![]() |
Manajer Riset dan Program The Indonesian Institute, Center for Public Policy Research (TII), Arfianto Purbolaksono. |
“Patut dicatat bahwa berdasarkan studi yang ada, kelembagaan yang baik
akan mendorong proses kebijakan yang inklusif dan mendukung kemajuan ekonomi.
Kelembagaan yang baik juga harus didukung oleh pembuat kebijakan yang kompeten
dan berintegritas," kata Arfianto dalam keterangannya di Jakarta, Selasa (15/10/2024).
Berdasarkan kabar yang beredar, nantinya terdapat 46 kementerian/lembaga di
bawah pemerintahan Presiden kedelapan Republik Indonesia.
"Sebaliknya, jika kelembagaan lemah dan eksklusif, pembuat kebijakan akan
gagal dalam melihat, memetakan, dan merumuskan masalah. Hal ini kemudian akan
berdampak dalam formulasi kebijakan dan permasalahan dalam menemukan hal
krusial yang menjadi isu atau masalah publik,” sambungnya.
Dia menilai pemerintahan Prabowo-Gibran harus mengedepankan perumusan kebijakan
dengan menggunakan pendekatan kebijakan berbasis bukti dan riset.
Hal ini bertujuan agar perumusan kebijakan dapat menghasilkan kebijakan yang
berkualitas dan aplikatif, serta relevan dengan kebutuhan publik.
Menurutnya, ketiadaan data dan informasi yang valid maupun pengabaian data dan
informasi kerap kali menjadi persoalan dalam proses pembuatan kebijakan.
Akibatnya, kebijakan yang dilakukan pemerintah seringkali menuai kontroversi,
seperti terkait pembiayaan program; target kebijakan; data terkini; output dan
outcome kebijakan, dan lain sebagainya.
Kondisi ini juga disebabkan karena sengkarutnya pengelolaan data selama ini di
Indonesia. Bahkan, data yang dimiliki oleh pemerintah tumpang tindih antara
satu instansi kementerian dengan kementerian lainnya.
Padahal, pemerintah sudah memiliki aturan soal Satu Data Indonesia dan bahkan
Indonesia merupakan salah satu inisiator dari Open Government Partnership.
Lebih lanjut, Arfianto menjelaskan bahwa dalam merumuskan kebijakan,
pemerintahan Prabowo-Gibran juga harus mengedepankan partisipasi publik yang
lebih bermakna.
Hal ini penting mengingat kerap kali partisipasi publik dalam perumusan
kebijakan yang dilakukan oleh pemerintah dan Dewan Perwakilan Rakyat (DPR)

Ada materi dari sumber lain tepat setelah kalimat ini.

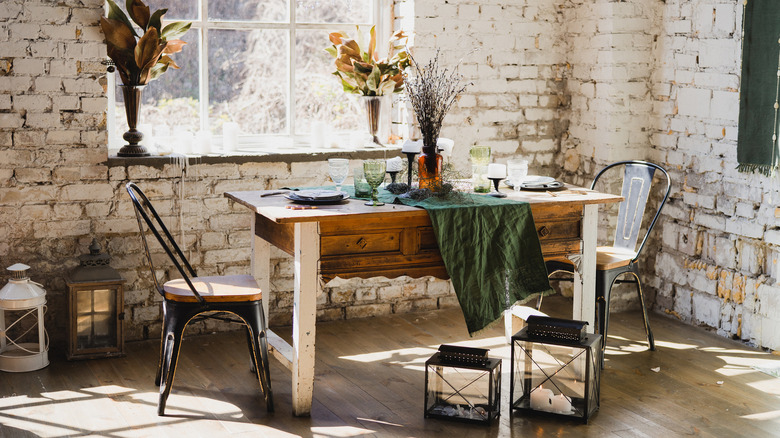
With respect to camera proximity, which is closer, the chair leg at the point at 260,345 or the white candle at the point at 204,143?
the chair leg at the point at 260,345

hanya bersifat formalitas belaka.
Tak heran jika proses yang sedemikian juga mengundang kritik dan pertentangan
dari publik karena proses kebijakan dibuat secara eksklusif dan tidak
menerapkan prinsip-prinsip tata kelola pemerintahan yang baik.
“Proses perumusan kebijakan yang dilakukan oleh pemerintah dan DPR seharusnya
dapat memberikan ruang bagi publik (termasuk yang diwakili oleh kelompok
masyarakat sipil) untuk mendapatkan informasi maupun data yang terbuka. Selain
itu, proses kebijakan juga perlu memberikan ruang yang lebih luas dan inklusif,
serta bermakna dan partisipatif bagi masyarakat sipil untuk memberikan saran
hingga dipertimbangkan untuk diakomodasi dalam kebijakan,” jelas Arfianto.
Untuk itu, menurut dia, penting mendorong pemerintahan Prabowo-Gibran
dapat memprioritaskan program peningkatan manajemen data dan informasi sebagai
bagian dari pendekatan kebijakan berbasis bukti melalui riset.
Kerja sama dan kolaborasi pemerintah dengan para pemangku kepentingan lainnya,
termasuk lembaga penelitian kebijakan publik dan kelompok masyarakat sipil,
juga harus didorong untuk memastikan proses kebijakan yang inklusif.